Why You Shouldn’t Buy a 2021 Lexus LS
- The LS 500h is tops among hybrid/plug-in hybrid full-size luxury sedans in regards to fuel consumption. However, the powertrain itself is complex, but mostly, doesn’t deliver an engaging driving experience. In Short, we prefer the LS 500’s twin-turbo V6.
- Although a 12.3-inch touchscreen was added for the 2021 model year, the LS’ Remote Touch infotainment system is still difficult and distracting to use, with its console-mounted touchpad.
- There’s no high-performance variant of the 2021 Lexus LS, if that’s what we’re looking for. The F Sport package adds a sportier appearance, which is nice, but no true performance or handling upgrades.
- The Lexus LS’ reliability reputation it carried for decades has diminished with the arrival of this latest generation. Consumer Reports actually gives the sedan a rating a 1 out of 5, citing powertrain, mechanical component and in-car electronics issues reported by owners.

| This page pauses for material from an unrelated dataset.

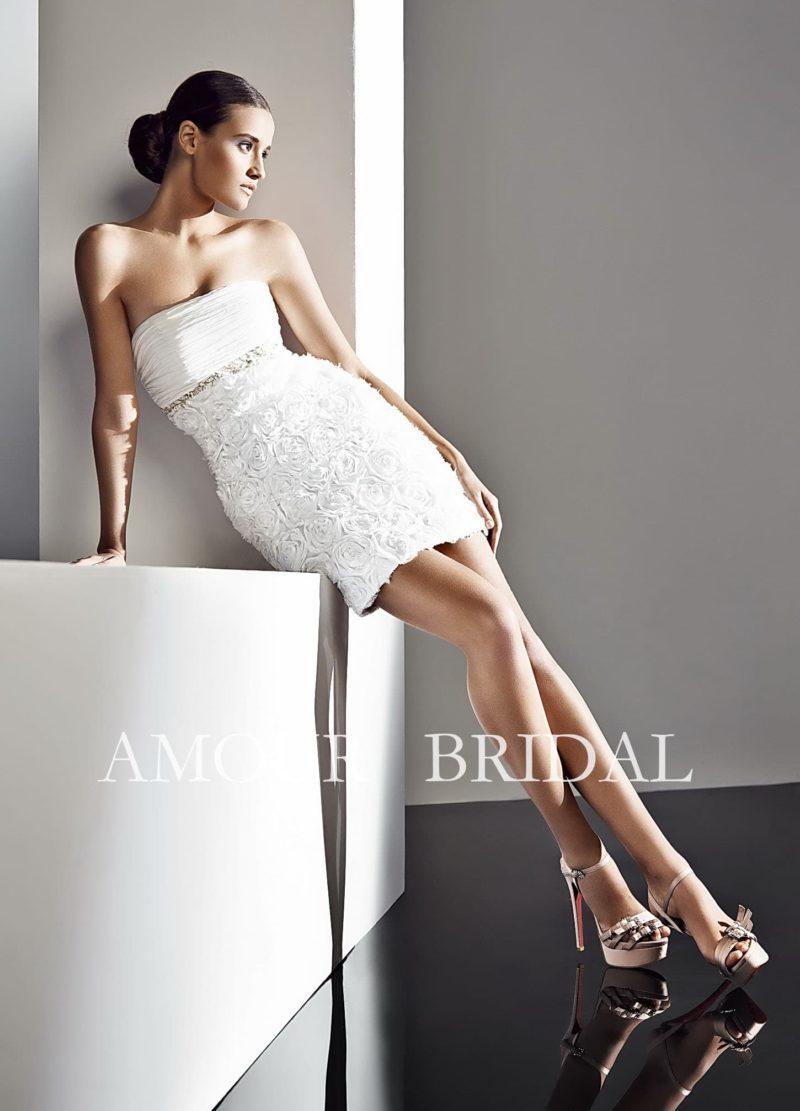Открытое свадебное платье длиной чуть выше колена, с бутонами на юбке и прямой линией декольте.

The 2021 Lexus LS is a truly luxurious, quiet and smooth-riding sedan. Those qualities are enough to justify its purchase, especially for those who are sick of seeing how many German-branded luxury cars on the road. We don’t know who’ll actually go for the Executive Package (the Chinese market loves these), but otherwise, the LS offers a relaxing driving experience.
On the other hand, aside from unique interior trim and textures, there’s nothing here to excite buyers’ senses. The lack of a performance variant prevents the car from showing any form of character, and the brand’s tour de force—bulletproof reliability and strong resale value—can’t be flaunted in this case.